1 <= prices.length <= 5 * 10^4
1 <= prices[i] < 5 * 10^4
0 <= fee < 5 * 10^4
An empty prices array returns 0.

Examples

Input: ([1, 3, 2, 8, 4, 9], 2)

Expected Output: 8

Explanation: Buy at 1, sell at 8 (5-2... net 5), buy at 4, sell at 9 (net 3): 5+3 = 8.

Input: ([1, 3, 7, 5, 10, 3], 3)

Expected Output: 6

Explanation: Buy at 1, sell at 10 (10-1-3 = 6). A single transaction beats splitting because each sale costs the fee.

Input: ([], 2)

Expected Output: 0

Explanation: Empty input: no transactions possible, profit is 0.

Input: ([5], 2)

Expected Output: 0

Explanation: Single day: you can never buy and sell, so profit is 0.

Input: ([9, 8, 7, 1], 1)

Expected Output: 0

Explanation: Strictly decreasing prices: no profitable transaction exists, so the best is to do nothing.

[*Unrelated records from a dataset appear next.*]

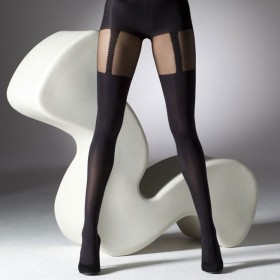 "Gipsy Mock Suspender Black Tights (Up To 50"" Hips) 1Pr Pack 
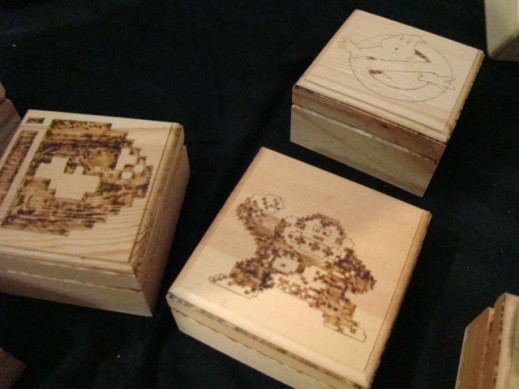 wicked wood art2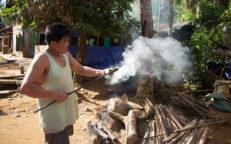 Ban Hat Sa, Nam Ou Laos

Input: ([1, 4, 6, 2, 8, 3, 10, 14], 3)

Expected Output: 13

Explanation: Buy at 1, sell at 6 (net 2), buy at 2, sell at 8 (net 3), buy at 3, sell at 14 (net 8): 2+3+8 = 13.

Hints

Track two running states as you scan the days: the best net profit while holding no share (cash) and the best net profit while holding one share (hold).
On each day, you can sell (cash = max(cash, hold + price - fee)) or buy (hold = max(hold, cash - price)). Subtract the fee once per completed sale.
Initialize cash = 0 and hold = -prices[0], then iterate from day 1. The answer is cash at the end, since ending while holding a share is never better than having sold.

Quick Overview

This question evaluates algorithm design skills, specifically understanding of dynamic programming and greedy strategies for optimizing profit under transaction fees, along with stateful decision-making and handling cost constraints.